When should you use a composite primary key?

ETA: My question is based on maintaining an optimal database. What is the difference in database performance / size between having the entire composite primary key for ProjectUserBooleanAttribute , which supposedly has indexes for PUAT_Id and UserID and a non-composition table using PK auto-increment, but with indexes for PUAT_Id and UserID ? From further reading, it seems that if I went with a non-composite approach, I would have to create a unique index in these two columns. Do I need to create indexes on these two columns? If so, does that not mean that each column in this table has its own index?

Is this the quintessential dilemma of database size (indexes) and performance?


So, I have the following objects that I want to create

  • Projects
  • Users
  • ProjectUserAttributeTypes

In this simplified example, all my ProjectUserAttributeTypes will be boolean , so I am showing the ProjectUserBooleanAttribute table.
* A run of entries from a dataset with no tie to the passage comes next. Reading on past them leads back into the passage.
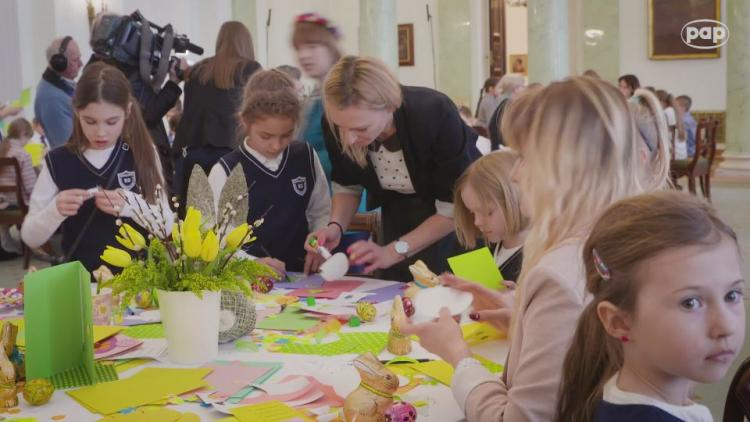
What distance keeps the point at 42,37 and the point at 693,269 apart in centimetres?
1010

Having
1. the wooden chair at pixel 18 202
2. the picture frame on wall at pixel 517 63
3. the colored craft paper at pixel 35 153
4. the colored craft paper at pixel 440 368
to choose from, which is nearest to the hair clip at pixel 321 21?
the colored craft paper at pixel 440 368

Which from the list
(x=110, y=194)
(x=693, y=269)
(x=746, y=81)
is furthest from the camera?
(x=746, y=81)

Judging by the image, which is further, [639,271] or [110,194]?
[110,194]

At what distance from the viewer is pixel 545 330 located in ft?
5.11

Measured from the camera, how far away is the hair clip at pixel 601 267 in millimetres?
1357

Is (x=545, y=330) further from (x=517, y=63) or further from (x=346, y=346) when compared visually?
(x=517, y=63)

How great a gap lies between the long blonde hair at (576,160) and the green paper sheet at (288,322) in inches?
31.5

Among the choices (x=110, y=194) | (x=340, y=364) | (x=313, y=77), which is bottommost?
(x=340, y=364)

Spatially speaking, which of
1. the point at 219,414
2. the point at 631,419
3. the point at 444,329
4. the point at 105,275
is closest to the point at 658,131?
the point at 444,329

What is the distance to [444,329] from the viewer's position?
1.87 meters

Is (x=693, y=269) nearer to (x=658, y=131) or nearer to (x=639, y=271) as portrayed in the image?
(x=639, y=271)

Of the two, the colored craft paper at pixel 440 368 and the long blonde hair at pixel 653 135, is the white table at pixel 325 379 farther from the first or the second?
the long blonde hair at pixel 653 135

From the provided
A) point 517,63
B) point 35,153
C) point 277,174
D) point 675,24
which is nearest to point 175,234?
point 277,174

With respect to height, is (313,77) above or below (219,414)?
above
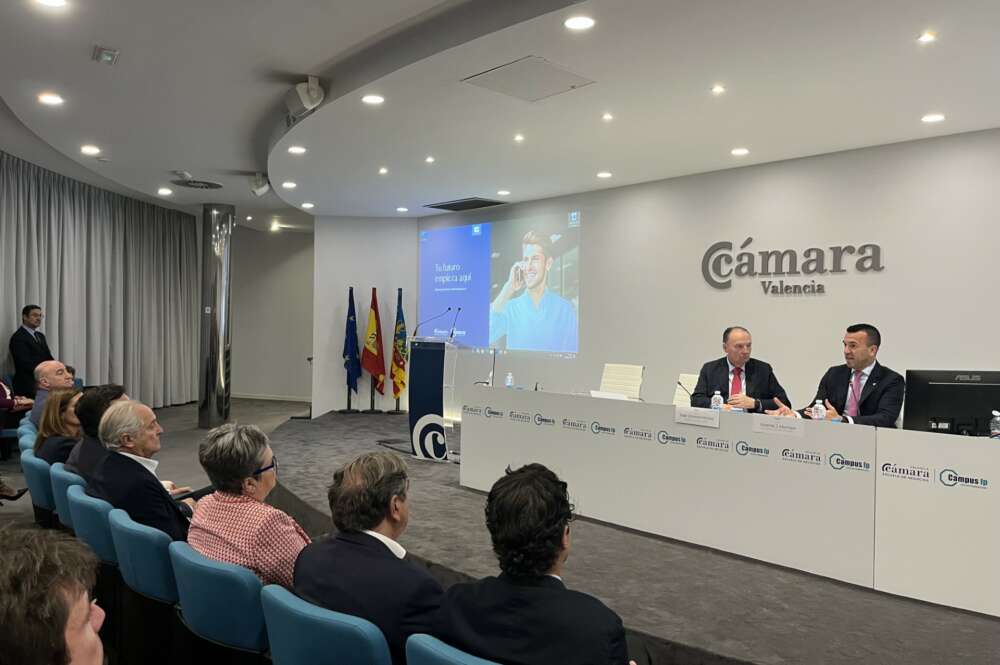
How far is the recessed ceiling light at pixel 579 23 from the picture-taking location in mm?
3717

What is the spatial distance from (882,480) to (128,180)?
29.2 ft

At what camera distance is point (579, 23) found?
377 cm

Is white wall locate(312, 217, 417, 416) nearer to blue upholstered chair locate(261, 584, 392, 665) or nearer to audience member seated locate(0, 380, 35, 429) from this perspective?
audience member seated locate(0, 380, 35, 429)

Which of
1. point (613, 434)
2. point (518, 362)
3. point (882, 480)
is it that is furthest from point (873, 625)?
point (518, 362)

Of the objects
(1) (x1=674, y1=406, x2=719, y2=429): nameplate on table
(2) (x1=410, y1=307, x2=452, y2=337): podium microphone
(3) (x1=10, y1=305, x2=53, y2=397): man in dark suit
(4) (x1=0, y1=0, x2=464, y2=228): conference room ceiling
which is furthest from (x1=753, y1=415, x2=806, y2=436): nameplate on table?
(3) (x1=10, y1=305, x2=53, y2=397): man in dark suit

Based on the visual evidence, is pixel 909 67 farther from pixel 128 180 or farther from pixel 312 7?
pixel 128 180

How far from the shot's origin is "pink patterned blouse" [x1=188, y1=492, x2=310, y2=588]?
7.35 ft

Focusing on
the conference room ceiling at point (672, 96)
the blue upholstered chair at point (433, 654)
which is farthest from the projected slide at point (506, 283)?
the blue upholstered chair at point (433, 654)

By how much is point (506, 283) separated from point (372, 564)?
25.9ft

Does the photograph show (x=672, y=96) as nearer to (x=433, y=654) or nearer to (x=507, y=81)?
(x=507, y=81)

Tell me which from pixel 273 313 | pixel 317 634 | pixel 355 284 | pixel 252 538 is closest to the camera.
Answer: pixel 317 634

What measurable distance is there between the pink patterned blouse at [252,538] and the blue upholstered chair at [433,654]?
0.82m

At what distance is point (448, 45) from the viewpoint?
13.6 feet

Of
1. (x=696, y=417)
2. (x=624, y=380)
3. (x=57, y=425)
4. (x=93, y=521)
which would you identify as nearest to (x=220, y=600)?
(x=93, y=521)
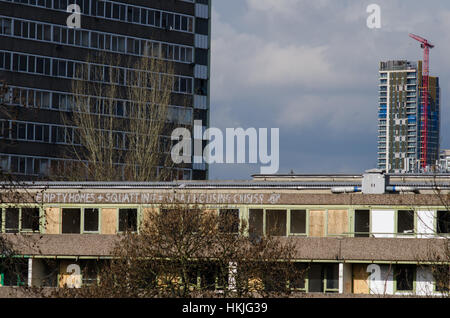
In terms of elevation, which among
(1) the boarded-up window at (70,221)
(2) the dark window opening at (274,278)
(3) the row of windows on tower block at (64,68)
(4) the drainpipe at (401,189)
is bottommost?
(2) the dark window opening at (274,278)

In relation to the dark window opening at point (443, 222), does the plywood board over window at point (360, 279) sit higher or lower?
lower

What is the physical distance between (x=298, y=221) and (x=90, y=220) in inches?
445

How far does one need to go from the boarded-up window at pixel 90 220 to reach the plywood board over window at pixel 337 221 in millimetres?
12637

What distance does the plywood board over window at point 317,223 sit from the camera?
52.9m

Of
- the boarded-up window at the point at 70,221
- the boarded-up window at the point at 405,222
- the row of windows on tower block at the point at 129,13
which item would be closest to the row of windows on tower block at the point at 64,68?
the row of windows on tower block at the point at 129,13

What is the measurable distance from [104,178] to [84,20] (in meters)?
36.0

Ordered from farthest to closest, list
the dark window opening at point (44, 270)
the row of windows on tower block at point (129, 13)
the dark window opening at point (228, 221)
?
the row of windows on tower block at point (129, 13) → the dark window opening at point (44, 270) → the dark window opening at point (228, 221)

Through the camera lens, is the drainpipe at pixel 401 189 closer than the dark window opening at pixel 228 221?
No

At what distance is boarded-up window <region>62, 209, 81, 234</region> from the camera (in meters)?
56.2

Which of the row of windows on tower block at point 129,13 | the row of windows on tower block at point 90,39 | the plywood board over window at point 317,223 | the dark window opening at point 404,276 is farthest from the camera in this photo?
the row of windows on tower block at point 129,13

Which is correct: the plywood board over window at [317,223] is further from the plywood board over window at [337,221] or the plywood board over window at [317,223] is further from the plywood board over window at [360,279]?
the plywood board over window at [360,279]

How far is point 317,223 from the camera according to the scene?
5306cm

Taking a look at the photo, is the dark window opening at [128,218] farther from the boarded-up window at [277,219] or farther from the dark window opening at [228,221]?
the boarded-up window at [277,219]
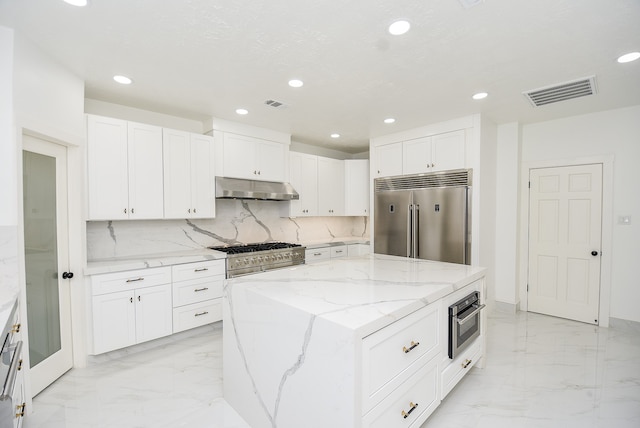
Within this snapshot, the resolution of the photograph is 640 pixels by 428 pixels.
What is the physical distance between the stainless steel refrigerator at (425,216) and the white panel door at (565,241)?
1.12m

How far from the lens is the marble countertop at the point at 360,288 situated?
1.45m

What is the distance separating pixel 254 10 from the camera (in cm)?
178

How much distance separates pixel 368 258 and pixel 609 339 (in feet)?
9.19

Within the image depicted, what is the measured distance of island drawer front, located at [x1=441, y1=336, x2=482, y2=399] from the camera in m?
2.00

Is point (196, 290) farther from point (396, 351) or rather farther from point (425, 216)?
point (425, 216)

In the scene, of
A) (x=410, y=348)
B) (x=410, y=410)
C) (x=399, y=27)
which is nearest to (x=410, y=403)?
(x=410, y=410)

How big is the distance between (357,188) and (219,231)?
2.46 m

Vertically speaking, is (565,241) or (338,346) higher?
(565,241)

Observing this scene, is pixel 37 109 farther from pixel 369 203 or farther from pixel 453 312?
pixel 369 203

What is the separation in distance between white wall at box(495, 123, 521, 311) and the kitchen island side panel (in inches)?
144

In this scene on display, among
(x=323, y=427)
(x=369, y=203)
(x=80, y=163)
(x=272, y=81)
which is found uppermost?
(x=272, y=81)

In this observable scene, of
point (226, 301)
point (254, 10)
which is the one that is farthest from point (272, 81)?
point (226, 301)

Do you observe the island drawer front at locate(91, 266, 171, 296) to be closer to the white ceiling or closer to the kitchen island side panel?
the kitchen island side panel

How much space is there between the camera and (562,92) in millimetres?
2957
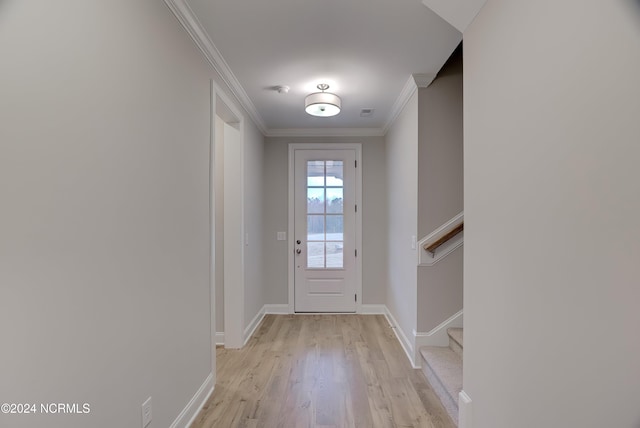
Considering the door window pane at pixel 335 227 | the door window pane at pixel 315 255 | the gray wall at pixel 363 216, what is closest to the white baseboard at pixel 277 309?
the gray wall at pixel 363 216

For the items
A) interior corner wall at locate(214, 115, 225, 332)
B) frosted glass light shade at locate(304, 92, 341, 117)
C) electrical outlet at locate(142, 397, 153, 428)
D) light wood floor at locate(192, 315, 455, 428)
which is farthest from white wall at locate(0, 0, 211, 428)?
interior corner wall at locate(214, 115, 225, 332)

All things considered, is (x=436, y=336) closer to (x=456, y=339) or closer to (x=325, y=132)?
(x=456, y=339)

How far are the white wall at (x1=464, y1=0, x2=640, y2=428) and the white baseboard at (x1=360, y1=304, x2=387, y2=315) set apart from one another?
2846 mm

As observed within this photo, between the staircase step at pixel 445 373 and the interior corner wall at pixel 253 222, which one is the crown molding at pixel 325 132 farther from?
the staircase step at pixel 445 373

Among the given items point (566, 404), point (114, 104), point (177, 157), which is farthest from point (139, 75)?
point (566, 404)

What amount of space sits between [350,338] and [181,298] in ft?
7.09

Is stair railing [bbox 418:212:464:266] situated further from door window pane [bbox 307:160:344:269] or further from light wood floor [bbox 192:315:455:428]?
door window pane [bbox 307:160:344:269]

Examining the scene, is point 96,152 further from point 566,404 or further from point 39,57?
point 566,404

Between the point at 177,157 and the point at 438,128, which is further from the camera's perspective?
the point at 438,128

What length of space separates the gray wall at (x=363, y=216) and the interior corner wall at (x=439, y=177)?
63.7 inches

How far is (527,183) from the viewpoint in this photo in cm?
116

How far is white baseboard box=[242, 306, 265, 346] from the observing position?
338cm

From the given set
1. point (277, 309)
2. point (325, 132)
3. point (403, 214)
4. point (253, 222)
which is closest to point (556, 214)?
point (403, 214)

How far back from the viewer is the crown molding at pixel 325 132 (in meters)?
4.39
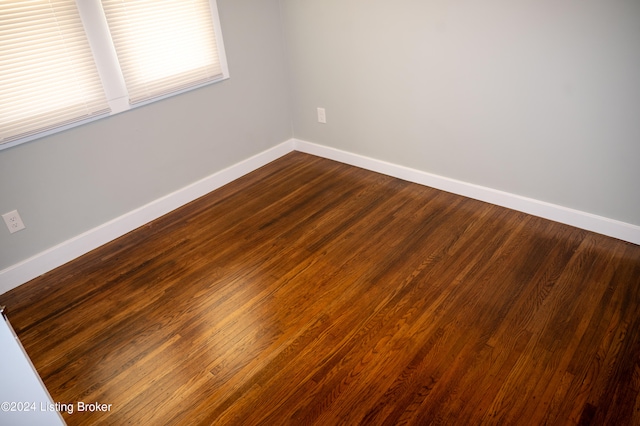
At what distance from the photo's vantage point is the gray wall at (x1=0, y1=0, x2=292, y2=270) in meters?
2.45

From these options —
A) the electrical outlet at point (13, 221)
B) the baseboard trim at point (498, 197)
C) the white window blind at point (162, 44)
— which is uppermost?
the white window blind at point (162, 44)

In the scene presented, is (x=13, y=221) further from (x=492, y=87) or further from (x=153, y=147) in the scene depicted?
(x=492, y=87)

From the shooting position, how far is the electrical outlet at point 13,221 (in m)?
2.38

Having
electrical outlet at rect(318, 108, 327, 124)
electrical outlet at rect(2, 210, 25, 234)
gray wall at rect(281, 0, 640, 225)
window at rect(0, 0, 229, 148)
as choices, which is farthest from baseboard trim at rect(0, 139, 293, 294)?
gray wall at rect(281, 0, 640, 225)

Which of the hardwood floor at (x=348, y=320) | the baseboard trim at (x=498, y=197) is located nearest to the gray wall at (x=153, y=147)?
the hardwood floor at (x=348, y=320)

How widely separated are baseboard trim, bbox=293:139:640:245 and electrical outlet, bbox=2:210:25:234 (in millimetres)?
2136

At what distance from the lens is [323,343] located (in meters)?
1.96

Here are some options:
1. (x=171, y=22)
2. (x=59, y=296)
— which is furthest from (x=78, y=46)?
(x=59, y=296)

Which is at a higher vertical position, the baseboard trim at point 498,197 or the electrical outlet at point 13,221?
the electrical outlet at point 13,221

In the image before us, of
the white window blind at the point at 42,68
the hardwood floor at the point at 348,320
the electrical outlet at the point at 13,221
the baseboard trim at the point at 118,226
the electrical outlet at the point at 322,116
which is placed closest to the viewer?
the hardwood floor at the point at 348,320

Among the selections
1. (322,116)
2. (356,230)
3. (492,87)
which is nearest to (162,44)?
(322,116)

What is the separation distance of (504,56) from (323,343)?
71.9 inches

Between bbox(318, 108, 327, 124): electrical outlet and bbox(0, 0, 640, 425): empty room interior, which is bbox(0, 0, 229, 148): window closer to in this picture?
bbox(0, 0, 640, 425): empty room interior

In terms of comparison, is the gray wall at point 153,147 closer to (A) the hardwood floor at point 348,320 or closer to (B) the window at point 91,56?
(B) the window at point 91,56
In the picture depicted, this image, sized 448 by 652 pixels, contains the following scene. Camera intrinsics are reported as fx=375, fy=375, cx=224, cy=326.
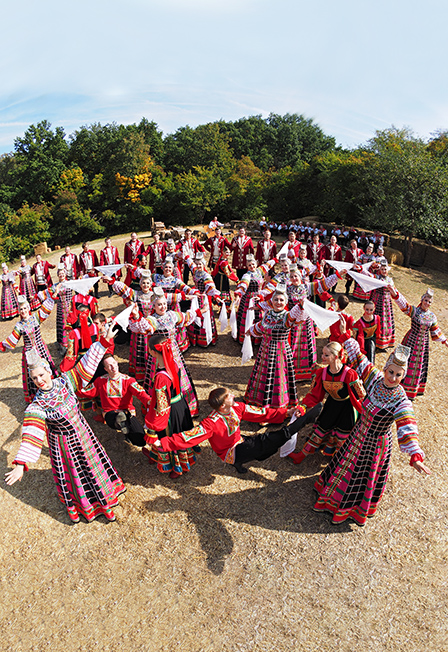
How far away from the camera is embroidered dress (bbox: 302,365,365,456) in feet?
15.5

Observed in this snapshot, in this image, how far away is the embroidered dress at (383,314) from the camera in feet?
28.0

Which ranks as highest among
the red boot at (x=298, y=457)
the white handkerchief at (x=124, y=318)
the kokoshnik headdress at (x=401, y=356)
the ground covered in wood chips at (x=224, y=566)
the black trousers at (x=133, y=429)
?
the kokoshnik headdress at (x=401, y=356)

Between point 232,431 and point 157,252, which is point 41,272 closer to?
point 157,252

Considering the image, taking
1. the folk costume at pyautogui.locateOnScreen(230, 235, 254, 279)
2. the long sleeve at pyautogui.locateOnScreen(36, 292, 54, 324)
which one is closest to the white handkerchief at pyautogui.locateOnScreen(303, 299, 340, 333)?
the long sleeve at pyautogui.locateOnScreen(36, 292, 54, 324)

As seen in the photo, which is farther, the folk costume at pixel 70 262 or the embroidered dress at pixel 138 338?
the folk costume at pixel 70 262

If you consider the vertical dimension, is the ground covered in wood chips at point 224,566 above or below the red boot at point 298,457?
below

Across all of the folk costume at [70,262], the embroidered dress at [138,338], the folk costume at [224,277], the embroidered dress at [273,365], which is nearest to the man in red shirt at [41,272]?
the folk costume at [70,262]

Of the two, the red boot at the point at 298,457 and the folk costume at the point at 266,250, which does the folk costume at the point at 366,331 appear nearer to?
the red boot at the point at 298,457

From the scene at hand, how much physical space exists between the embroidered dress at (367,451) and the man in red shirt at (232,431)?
0.62 meters

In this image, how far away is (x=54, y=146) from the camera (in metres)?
34.1

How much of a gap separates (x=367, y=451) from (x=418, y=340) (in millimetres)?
3451

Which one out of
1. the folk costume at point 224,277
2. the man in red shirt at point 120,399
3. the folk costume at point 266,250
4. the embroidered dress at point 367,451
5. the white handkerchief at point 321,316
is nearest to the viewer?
the embroidered dress at point 367,451

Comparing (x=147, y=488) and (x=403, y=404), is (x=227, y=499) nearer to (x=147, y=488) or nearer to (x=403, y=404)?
(x=147, y=488)

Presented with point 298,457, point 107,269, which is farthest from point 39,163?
point 298,457
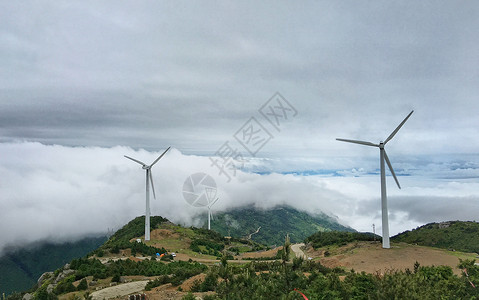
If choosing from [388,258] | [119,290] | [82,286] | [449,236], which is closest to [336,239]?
[388,258]

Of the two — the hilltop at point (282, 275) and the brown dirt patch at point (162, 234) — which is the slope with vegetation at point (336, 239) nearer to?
the hilltop at point (282, 275)

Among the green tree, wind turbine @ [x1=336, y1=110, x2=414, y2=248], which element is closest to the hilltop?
the green tree

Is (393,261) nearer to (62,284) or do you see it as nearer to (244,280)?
(244,280)

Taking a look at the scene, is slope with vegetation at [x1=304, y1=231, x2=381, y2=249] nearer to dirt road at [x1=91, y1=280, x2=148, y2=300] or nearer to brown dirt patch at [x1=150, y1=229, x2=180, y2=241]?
brown dirt patch at [x1=150, y1=229, x2=180, y2=241]

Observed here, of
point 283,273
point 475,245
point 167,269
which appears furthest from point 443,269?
point 475,245

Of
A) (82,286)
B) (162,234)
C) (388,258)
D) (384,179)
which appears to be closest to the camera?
(82,286)

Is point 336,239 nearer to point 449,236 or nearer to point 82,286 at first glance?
point 449,236
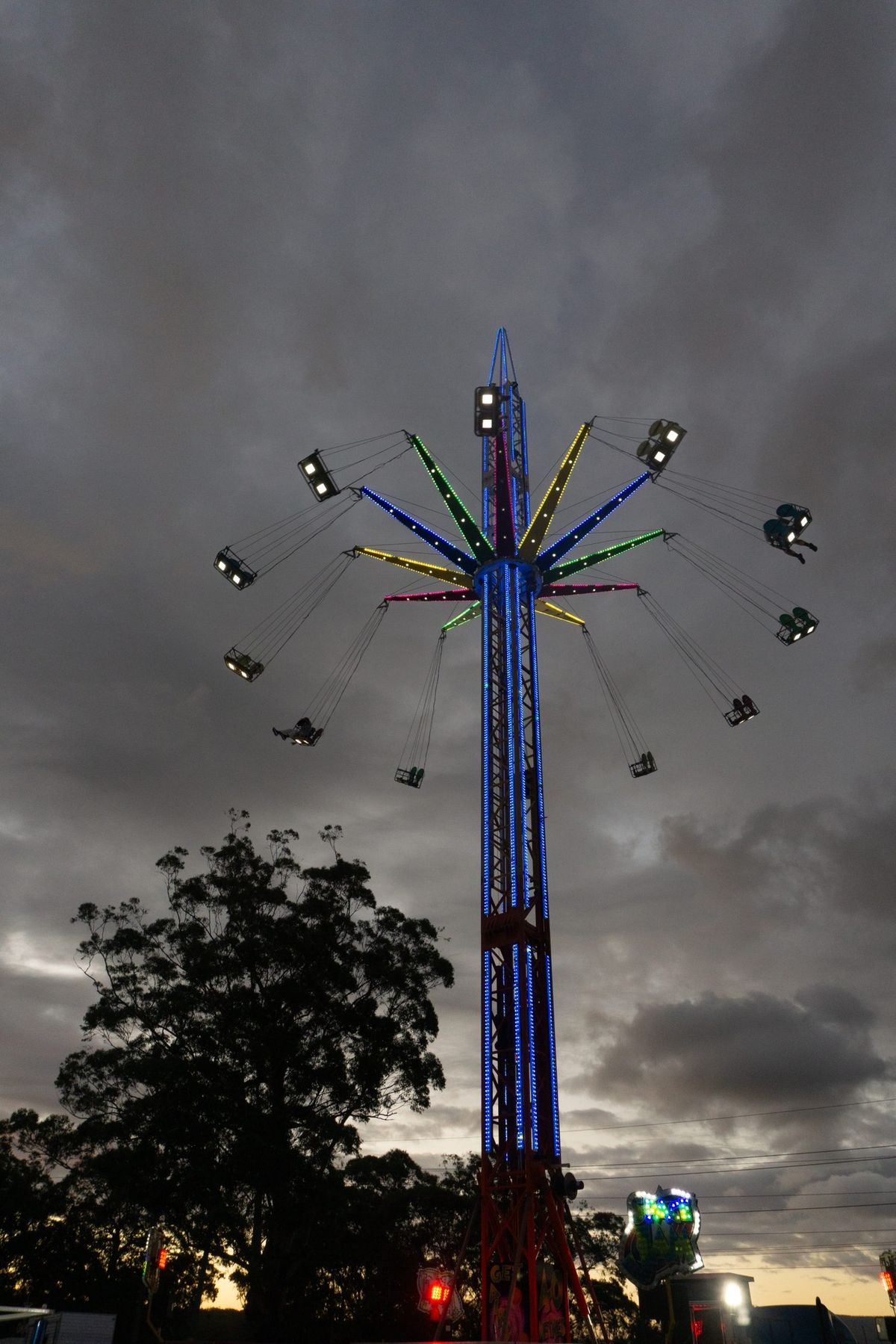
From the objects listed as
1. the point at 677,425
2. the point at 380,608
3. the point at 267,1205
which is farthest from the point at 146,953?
the point at 677,425

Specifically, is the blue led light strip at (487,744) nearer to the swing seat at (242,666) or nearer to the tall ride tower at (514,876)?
the tall ride tower at (514,876)

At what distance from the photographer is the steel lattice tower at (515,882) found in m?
21.3

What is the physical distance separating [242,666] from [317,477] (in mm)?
6527

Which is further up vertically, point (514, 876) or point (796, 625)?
point (796, 625)

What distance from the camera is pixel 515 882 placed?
2550cm

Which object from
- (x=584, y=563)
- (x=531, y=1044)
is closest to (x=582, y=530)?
(x=584, y=563)

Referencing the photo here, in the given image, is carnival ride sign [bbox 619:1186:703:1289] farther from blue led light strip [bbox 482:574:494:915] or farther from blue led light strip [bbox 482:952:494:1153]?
blue led light strip [bbox 482:574:494:915]

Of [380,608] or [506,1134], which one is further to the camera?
[380,608]

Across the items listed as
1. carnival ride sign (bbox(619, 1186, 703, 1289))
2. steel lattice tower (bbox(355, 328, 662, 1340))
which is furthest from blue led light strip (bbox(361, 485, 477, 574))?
carnival ride sign (bbox(619, 1186, 703, 1289))

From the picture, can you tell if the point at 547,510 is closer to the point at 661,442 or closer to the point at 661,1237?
the point at 661,442

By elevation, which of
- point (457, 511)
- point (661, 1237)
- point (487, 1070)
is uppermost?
point (457, 511)

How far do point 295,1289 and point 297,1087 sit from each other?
738 cm

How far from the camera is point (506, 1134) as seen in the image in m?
22.7

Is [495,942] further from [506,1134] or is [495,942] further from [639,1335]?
[639,1335]
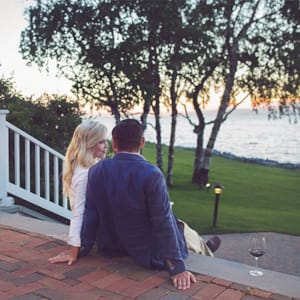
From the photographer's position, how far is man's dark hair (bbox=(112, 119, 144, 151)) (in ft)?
8.71

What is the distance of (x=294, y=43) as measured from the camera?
1277cm

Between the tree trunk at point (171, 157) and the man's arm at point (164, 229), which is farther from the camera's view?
the tree trunk at point (171, 157)

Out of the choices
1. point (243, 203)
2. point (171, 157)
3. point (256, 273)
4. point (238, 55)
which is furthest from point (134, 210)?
point (238, 55)

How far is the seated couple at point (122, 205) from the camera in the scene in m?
2.56

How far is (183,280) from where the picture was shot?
2506 mm

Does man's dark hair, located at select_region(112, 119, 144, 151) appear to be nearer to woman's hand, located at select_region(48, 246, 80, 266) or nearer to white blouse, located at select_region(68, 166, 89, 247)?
white blouse, located at select_region(68, 166, 89, 247)

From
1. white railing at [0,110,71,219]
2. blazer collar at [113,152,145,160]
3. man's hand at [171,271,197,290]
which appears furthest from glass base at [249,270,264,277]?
white railing at [0,110,71,219]

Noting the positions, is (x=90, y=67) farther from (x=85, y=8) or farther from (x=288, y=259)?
(x=288, y=259)

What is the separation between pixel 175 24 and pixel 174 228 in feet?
32.4

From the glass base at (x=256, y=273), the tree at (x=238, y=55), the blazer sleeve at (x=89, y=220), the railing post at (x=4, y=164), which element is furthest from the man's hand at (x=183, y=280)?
the tree at (x=238, y=55)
Let's say I want to create two ProjectUserAttributeType boolean objects called Silver and Gold . I would just create two lines in ProjectUserAttributeTypes . Now, if I want to designate the user as having this attribute, I would add a line to ProjectUserBooleanAttribute

The database administrator warned me about using composite primary keys in general for performance reasons. However, in this case, I do not see what I get, NOT using composites. In both cases, I need to make sure that ProjectUserBooleanAttribute has non-empty and unique values ​​for all columns. I also definitely need indexes.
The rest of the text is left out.